Monday, November 24, 2008

Lasers, Optics or Photonics: What should we call it?

It’s amazing (and at times, perplexing) how we can form strong feelings about things that are somewhat subjective. A good example is the title we give to technical education programs that deal with optics, electro-optics and lasers. At OP-TEC, we choose to call them “photonics”. But is there a clear distinction in these names, and should we choose one title or another, depending on the course content or students that we are teaching?
  • Optics is a branch of physical science that emerged over a hundred years ago to support astronomy and the studies of color. It deals primarily with light sources and the manipulation of light rays (or beams) by lenses, prisms and mirrors. It helps us understand instruments like telescopes, microscopes and spectrometers.
  • Electro-optics emerged slightly before the middle of the last century. It deals with the interaction between electronics and optical radiation. Its early applications were with light sensors that converted light to electrical signals. Later, it also dealt with devices that convert electrical power to light.
  • The development of quantum optics led to the discovery of the laser in 1960. Over the next 20 years, developments in lasers, fiber-optics and light-emitting diodes led us to the term photonics. The name photonics really took hold in the 1980s as laser & fiber-optics applications expanded widely in telecommunications.
  • In a very precise way, the term photonics connotes:
    - the particle properties of light,
    - the potential of creating signal processing technologies using photons, and
    - an optical analogy to electronics.

But in recent years (since the turn of the century), photonics has become the high tech term that encompasses optics, electro-optics, fiber-optics, lasers and solid-state lighting. Thus, it is our practice to use the term photonics to refer to all technical education programs that incorporate these fields. There are two exceptions:

  • The fabrication, testing and handling of precision optics is referred to as precision optics technology.
  • High school technology courses that are designed to provide the fundamentals of photonics should be referred to as Lasers Systems, in order to have the high tech aura that will attract young people to study this field. If photonics is added as a topic in physics or another lab science course, the topic should be named photonics.

How do you feel about this? What is your experience? Please write a response to this controversial topic.

Thursday, November 6, 2008

What’s our capacity for producing photonics techs? What's the need?
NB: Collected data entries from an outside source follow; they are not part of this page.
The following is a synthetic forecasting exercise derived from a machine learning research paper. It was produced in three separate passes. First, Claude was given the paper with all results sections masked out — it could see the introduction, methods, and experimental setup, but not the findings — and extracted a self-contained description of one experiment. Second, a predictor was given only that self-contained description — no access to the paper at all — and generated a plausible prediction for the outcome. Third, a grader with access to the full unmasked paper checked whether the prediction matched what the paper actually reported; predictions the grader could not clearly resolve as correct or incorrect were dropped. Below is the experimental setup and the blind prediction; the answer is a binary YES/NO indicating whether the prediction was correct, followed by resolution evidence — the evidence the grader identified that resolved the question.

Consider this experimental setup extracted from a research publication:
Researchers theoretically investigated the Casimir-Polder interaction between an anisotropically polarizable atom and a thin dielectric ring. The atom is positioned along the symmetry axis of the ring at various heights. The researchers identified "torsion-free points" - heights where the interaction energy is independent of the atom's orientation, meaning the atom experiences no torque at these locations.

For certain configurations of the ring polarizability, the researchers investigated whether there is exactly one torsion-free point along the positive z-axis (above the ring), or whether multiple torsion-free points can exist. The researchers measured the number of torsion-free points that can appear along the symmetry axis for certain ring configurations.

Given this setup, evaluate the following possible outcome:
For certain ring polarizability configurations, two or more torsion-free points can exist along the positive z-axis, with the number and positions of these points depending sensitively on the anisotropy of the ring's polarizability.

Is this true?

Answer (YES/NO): YES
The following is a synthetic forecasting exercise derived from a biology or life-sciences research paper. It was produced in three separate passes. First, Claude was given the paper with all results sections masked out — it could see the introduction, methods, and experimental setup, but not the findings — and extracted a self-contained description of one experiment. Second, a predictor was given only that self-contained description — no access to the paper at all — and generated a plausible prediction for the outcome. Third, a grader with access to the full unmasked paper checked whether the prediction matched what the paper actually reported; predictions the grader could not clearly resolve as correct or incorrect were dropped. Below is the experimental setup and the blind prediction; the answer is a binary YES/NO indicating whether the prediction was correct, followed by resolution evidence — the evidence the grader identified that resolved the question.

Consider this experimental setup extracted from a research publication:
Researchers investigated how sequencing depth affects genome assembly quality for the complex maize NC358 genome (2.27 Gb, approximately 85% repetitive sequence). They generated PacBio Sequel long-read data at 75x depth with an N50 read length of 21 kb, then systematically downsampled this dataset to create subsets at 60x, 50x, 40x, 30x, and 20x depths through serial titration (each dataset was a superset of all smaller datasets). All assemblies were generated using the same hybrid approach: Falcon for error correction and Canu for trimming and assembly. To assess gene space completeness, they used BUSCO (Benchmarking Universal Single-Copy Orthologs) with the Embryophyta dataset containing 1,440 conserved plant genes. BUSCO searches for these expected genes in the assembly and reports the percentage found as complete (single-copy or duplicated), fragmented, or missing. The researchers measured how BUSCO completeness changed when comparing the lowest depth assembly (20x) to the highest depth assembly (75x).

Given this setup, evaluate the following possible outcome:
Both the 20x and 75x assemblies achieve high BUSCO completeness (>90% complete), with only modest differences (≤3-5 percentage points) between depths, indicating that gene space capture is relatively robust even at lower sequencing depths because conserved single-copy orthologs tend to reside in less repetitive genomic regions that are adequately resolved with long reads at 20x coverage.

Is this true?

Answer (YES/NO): NO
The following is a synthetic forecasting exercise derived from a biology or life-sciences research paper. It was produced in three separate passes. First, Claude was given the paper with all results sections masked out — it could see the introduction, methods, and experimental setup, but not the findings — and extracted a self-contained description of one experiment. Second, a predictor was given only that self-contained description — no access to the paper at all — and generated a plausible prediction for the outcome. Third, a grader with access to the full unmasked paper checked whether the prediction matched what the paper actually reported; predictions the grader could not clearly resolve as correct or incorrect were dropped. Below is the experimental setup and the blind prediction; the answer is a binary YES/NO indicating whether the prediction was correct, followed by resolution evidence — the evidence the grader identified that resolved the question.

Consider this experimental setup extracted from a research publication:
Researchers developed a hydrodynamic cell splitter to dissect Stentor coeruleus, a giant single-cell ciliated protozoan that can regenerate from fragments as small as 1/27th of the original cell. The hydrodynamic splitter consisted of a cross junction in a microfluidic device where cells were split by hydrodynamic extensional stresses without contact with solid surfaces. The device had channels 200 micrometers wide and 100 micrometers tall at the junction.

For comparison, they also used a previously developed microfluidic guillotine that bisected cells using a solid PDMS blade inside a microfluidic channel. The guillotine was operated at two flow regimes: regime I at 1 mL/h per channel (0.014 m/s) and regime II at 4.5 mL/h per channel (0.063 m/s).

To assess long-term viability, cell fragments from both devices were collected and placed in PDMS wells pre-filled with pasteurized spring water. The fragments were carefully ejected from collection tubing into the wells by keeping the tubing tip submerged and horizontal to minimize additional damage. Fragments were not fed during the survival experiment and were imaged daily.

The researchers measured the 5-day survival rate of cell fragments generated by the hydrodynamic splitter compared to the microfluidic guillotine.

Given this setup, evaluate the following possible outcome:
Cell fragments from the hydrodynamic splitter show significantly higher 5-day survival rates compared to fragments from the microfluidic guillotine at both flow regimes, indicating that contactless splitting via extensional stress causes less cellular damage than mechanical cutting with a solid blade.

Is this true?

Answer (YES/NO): NO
This past summer, we attempted to locate all of the two-year colleges that offered education and training on photonics, lasers and/or optics. We examined compilations from a variety of sources, scanned the Internet and asked other colleges. We identified 28 colleges and attempted to contact them. The 26 colleges we reached are:

Camden County College, Central NM CC, Central Carolina CC, Heald College, Idaho State Univ (2 yr) Indian Hills CC, Indian River SC, Indiana Univ/Penn (2yr), Irvine Valley/CACT, Kauai CC, Linn St CC, Maui CC, Monroe CC, Queensborough CC, Pima CC, San Jose CC, Springfield TCC, Stevens Inst of Tech, Three Rivers CC, Univ No Cal (2 yr), Valencia CC, Vincennes Univ (2 yr), Texas State TC, Tri-County TC, Wallace CC, Wash St Univ (2 yr)

Twenty-four of these colleges provided us information on current enrollment and recent completers. Some of the colleges offered complete AAS programs in Laser/Electro-Optics or Photonics; others offered some photonics courses in their electronics core, or as elective courses in other technical specialties; and others offered courses for retraining or upgrading. In total, the 24 colleges had about 700 students enrolled and estimated about 280 completers each year. This is not enough! In 2003, we conducted a needs assessment of employers to determine how many new photonics techs they needed each year. The projected need through 2008 is about 1800 new techs/year. Only 280 new techs available when 1800 are needed is quite a gap! One of OP-TEC’s main goals is to close that gap.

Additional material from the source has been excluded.